• _WHAT IS EXPECTED_
Copy the data exactly. Leave nothing out.

AVAILABLE RECORDS below:

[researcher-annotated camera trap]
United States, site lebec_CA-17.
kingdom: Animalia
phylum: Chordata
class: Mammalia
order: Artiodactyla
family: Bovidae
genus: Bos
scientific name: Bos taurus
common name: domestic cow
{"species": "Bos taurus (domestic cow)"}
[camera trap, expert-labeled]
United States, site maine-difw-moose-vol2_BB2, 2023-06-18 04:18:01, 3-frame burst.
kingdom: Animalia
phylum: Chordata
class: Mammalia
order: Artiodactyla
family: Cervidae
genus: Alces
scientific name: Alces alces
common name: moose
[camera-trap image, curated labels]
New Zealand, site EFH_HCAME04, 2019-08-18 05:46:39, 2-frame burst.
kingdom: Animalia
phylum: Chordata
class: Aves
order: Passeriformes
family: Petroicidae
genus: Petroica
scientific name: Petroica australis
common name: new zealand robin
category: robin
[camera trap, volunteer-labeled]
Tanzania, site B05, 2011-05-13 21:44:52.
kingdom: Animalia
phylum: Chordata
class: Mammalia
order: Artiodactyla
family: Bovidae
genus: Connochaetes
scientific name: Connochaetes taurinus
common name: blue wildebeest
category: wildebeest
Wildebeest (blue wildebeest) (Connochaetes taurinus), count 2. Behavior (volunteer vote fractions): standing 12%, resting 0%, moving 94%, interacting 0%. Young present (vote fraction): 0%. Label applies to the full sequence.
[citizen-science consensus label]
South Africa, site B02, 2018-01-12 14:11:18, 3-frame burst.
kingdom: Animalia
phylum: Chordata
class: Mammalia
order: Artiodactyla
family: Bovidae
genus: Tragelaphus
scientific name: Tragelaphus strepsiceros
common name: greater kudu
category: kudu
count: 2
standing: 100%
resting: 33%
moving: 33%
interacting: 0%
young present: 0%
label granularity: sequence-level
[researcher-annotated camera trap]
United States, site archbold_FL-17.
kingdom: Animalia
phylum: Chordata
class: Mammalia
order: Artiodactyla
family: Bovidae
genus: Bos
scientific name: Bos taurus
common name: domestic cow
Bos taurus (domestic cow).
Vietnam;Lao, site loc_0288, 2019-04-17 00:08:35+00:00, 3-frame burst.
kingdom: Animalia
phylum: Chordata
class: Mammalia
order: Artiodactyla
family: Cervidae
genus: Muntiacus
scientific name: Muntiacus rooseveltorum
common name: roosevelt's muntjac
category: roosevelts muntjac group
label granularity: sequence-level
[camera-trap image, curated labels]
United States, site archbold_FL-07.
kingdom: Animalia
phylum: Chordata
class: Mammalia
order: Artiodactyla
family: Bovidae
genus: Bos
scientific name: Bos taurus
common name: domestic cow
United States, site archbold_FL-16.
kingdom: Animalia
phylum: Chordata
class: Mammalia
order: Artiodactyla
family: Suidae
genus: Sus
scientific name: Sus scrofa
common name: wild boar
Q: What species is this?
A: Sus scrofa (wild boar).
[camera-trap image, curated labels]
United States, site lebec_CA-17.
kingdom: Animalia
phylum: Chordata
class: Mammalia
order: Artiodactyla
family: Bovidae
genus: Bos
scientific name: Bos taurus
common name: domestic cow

End of AVAILABLE RECORDS.

• _ANSWER BOX_
[researcher-annotated camera trap]
United States, site lebec_CA-17.
kingdom: Animalia
phylum: Chordata
class: Mammalia
order: Artiodactyla
family: Bovidae
genus: Bos
scientific name: Bos taurus
common name: domestic cow
{"species": "Bos taurus (domestic cow)"}
[camera trap, expert-labeled]
United States, site maine-difw-moose-vol2_BB2, 2023-06-18 04:18:01, 3-frame burst.
kingdom: Animalia
phylum: Chordata
class: Mammalia
order: Artiodactyla
family: Cervidae
genus: Alces
scientific name: Alces alces
common name: moose
[camera-trap image, curated labels]
New Zealand, site EFH_HCAME04, 2019-08-18 05:46:39, 2-frame burst.
kingdom: Animalia
phylum: Chordata
class: Aves
order: Passeriformes
family: Petroicidae
genus: Petroica
scientific name: Petroica australis
common name: new zealand robin
category: robin
[camera trap, volunteer-labeled]
Tanzania, site B05, 2011-05-13 21:44:52.
kingdom: Animalia
phylum: Chordata
class: Mammalia
order: Artiodactyla
family: Bovidae
genus: Connochaetes
scientific name: Connochaetes taurinus
common name: blue wildebeest
category: wildebeest
Wildebeest (blue wildebeest) (Connochaetes taurinus), count 2. Behavior (volunteer vote fractions): standing 12%, resting 0%, moving 94%, interacting 0%. Young present (vote fraction): 0%. Label applies to the full sequence.
[citizen-science consensus label]
South Africa, site B02, 2018-01-12 14:11:18, 3-frame burst.
kingdom: Animalia
phylum: Chordata
class: Mammalia
order: Artiodactyla
family: Bovidae
genus: Tragelaphus
scientific name: Tragelaphus strepsiceros
common name: greater kudu
category: kudu
count: 2
standing: 100%
resting: 33%
moving: 33%
interacting: 0%
young present: 0%
label granularity: sequence-level
[researcher-annotated camera trap]
United States, site archbold_FL-17.
kingdom: Animalia
phylum: Chordata
class: Mammalia
order: Artiodactyla
family: Bovidae
genus: Bos
scientific name: Bos taurus
common name: domestic cow
Bos taurus (domestic cow).
Vietnam;Lao, site loc_0288, 2019-04-17 00:08:35+00:00, 3-frame burst.
kingdom: Animalia
phylum: Chordata
class: Mammalia
order: Artiodactyla
family: Cervidae
genus: Muntiacus
scientific name: Muntiacus rooseveltorum
common name: roosevelt's muntjac
category: roosevelts muntjac group
label granularity: sequence-level
[camera-trap image, curated labels]
United States, site archbold_FL-07.
kingdom: Animalia
phylum: Chordata
class: Mammalia
order: Artiodactyla
family: Bovidae
genus: Bos
scientific name: Bos taurus
common name: domestic cow
United States, site archbold_FL-16.
kingdom: Animalia
phylum: Chordata
class: Mammalia
order: Artiodactyla
family: Suidae
genus: Sus
scientific name: Sus scrofa
common name: wild boar
Q: What species is this?
A: Sus scrofa (wild boar).
[camera-trap image, curated labels]
United States, site lebec_CA-17.
kingdom: Animalia
phylum: Chordata
class: Mammalia
order: Artiodactyla
family: Bovidae
genus: Bos
scientific name: Bos taurus
common name: domestic cow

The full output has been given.